フランスに残る神聖を巡る旅5 ラ・サント・ボーム
王の道と女王の道の二通りの登り方があって、
王の道は険しく、女王の道はなだらかです。
登っているときもおしゃべりは禁止です。
今では、洞窟に壁が取り付けられています。
向かって右側には、ドミニコ修道院。

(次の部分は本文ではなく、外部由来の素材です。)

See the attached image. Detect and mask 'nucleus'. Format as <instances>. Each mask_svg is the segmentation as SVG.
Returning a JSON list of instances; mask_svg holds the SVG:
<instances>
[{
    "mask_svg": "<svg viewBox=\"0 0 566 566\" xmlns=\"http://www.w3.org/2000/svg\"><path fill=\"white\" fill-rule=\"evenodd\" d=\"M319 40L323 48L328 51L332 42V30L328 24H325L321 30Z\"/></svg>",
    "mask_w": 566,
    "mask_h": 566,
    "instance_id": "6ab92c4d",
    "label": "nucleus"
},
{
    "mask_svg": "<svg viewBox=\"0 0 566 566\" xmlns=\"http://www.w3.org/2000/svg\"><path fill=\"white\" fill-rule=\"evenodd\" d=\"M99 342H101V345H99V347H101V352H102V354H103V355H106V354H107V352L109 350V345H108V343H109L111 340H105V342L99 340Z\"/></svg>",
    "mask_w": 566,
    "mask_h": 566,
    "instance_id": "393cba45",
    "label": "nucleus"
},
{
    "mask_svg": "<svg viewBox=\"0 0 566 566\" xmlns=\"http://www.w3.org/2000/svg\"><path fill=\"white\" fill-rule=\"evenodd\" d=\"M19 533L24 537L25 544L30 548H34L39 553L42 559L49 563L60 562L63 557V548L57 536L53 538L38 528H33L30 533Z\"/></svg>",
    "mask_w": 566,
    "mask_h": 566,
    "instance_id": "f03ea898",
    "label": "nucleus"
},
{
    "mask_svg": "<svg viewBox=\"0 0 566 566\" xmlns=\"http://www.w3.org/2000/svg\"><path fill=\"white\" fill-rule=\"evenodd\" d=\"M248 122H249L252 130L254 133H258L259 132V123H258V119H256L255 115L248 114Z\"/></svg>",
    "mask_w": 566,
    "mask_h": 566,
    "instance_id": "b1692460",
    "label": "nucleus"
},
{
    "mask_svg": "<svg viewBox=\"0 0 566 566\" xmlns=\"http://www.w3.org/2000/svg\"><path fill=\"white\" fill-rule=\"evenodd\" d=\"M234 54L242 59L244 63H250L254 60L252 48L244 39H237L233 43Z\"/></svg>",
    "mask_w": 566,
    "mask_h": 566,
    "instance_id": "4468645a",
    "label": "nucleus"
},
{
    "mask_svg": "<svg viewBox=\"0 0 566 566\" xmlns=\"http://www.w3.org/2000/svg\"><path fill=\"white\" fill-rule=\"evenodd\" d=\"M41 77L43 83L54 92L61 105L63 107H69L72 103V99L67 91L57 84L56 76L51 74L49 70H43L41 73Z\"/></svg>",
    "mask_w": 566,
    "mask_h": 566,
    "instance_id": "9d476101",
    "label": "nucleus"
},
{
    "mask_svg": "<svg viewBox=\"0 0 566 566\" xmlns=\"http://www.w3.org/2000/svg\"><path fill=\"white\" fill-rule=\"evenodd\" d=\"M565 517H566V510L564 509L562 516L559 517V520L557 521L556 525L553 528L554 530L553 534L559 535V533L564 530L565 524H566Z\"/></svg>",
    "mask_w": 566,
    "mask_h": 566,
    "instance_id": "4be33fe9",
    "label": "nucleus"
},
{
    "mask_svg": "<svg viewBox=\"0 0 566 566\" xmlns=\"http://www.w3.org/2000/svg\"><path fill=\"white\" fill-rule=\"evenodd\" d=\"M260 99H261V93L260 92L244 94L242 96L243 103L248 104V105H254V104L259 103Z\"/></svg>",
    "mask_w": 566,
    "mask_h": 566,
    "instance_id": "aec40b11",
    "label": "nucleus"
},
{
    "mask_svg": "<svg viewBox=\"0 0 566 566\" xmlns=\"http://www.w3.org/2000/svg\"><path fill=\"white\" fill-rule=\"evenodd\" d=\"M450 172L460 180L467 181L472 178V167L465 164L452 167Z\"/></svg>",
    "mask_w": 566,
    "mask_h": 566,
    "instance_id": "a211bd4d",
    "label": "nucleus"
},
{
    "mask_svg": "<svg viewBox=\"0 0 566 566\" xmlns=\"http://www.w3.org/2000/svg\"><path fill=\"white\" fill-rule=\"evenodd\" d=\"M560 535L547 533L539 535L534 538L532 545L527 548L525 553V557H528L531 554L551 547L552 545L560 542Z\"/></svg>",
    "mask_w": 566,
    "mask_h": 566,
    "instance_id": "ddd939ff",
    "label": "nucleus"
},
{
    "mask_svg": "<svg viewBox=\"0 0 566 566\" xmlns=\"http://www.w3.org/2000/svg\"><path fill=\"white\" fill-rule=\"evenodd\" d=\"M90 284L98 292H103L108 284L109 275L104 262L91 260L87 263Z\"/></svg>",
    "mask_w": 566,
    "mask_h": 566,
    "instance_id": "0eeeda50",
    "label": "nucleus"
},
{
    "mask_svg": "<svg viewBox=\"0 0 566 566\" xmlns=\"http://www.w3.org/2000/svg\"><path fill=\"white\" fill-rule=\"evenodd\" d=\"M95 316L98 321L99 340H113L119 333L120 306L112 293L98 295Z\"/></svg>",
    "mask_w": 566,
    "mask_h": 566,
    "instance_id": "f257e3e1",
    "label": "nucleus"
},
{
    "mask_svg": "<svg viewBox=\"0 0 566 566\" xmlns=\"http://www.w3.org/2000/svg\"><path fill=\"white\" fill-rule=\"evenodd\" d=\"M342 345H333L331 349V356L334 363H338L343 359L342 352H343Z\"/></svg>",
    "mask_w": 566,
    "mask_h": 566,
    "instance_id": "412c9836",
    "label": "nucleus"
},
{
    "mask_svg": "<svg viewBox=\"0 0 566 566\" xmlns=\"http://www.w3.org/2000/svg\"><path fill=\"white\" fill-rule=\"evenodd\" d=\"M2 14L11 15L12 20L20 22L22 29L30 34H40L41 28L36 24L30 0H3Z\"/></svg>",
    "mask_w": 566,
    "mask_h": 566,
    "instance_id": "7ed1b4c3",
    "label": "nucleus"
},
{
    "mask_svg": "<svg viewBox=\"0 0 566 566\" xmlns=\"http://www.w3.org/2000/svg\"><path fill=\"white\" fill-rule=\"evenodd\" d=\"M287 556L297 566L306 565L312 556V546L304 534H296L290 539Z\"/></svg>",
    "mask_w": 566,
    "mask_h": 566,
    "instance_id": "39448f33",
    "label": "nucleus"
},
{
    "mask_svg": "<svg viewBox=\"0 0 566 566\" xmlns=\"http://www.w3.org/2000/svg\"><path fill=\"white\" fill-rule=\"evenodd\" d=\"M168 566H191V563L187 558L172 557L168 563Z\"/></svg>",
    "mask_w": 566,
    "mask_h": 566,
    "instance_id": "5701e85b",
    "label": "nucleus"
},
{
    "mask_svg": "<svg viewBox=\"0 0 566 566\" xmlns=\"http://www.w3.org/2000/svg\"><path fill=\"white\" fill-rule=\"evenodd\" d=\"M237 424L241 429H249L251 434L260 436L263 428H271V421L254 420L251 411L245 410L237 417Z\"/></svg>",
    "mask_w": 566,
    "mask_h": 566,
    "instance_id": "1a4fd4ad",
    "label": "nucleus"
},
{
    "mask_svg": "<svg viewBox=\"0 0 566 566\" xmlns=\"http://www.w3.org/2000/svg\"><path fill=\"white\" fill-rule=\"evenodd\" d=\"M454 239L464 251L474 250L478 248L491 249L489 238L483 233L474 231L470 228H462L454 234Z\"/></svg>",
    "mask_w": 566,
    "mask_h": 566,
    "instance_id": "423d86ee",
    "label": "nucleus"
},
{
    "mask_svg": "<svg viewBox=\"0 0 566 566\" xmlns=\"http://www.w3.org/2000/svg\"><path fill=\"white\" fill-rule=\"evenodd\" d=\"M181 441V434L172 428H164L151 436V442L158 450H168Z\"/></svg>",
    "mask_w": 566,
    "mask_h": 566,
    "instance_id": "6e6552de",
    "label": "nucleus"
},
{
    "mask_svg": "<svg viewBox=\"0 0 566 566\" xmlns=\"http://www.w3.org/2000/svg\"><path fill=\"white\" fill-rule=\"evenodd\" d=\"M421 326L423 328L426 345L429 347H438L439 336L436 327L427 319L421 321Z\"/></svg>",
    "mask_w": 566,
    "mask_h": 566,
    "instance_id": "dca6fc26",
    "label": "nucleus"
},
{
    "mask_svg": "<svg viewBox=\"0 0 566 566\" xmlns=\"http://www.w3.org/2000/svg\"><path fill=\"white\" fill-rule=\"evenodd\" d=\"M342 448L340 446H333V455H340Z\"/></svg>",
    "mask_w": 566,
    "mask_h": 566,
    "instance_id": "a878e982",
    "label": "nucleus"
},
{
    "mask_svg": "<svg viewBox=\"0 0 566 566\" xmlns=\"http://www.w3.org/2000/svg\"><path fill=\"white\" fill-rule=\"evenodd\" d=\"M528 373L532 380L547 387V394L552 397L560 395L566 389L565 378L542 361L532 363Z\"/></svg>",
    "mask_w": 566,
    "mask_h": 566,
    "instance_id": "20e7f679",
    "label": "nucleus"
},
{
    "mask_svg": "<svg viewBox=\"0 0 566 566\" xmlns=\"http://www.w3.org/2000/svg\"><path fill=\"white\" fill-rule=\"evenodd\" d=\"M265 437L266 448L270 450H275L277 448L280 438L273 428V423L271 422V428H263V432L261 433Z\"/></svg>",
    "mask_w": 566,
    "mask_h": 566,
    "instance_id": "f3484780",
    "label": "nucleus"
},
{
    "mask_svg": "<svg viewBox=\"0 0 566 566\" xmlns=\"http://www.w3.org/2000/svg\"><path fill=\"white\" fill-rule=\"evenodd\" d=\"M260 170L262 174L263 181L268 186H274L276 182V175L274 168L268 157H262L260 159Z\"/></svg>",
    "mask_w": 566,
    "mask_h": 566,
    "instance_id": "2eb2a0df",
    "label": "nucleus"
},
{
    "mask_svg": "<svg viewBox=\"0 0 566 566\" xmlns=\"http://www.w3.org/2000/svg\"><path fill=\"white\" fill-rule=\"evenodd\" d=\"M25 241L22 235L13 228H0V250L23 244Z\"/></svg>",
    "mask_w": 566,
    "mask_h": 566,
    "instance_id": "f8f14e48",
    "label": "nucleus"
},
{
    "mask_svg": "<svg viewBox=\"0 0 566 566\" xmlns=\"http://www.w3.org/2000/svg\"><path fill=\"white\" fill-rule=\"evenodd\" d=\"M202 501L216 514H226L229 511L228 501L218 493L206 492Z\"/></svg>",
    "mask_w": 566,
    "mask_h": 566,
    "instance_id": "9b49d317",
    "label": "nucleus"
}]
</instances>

左側には休憩所があります。
とても広い洞窟内は外の日の光と対照的に、薄暗くしっとりとした空間です。
洞窟内は、子宮の中を思い出すような暗さとしっとりとした安心感に包まれています。
いくつか祭壇があり、静にろうそくの光が揺れています。
いくつか美しい祭壇がありますが、これはマグダラのマリアを天使が天に運んでいるところかな?
簡素な椅子に座っていると、水が滴る音が聞こえてきて、
自然がはぐくんだ洞窟なのだけれども、
そこに響く音は、聖堂に勝るとも劣らない美しさです。
洞窟を訪れる人たちは、この中に入った途端、
内側の世界を感じずにいられなくなるように、
息をひそめて、足音にすら気遣いながら、
無意識に、物質的な自分がこの空間を邪魔しないようにするのかもしれません。
街からここまでの道のりは、自分の内側に入るための過程として存在するようにも思えます。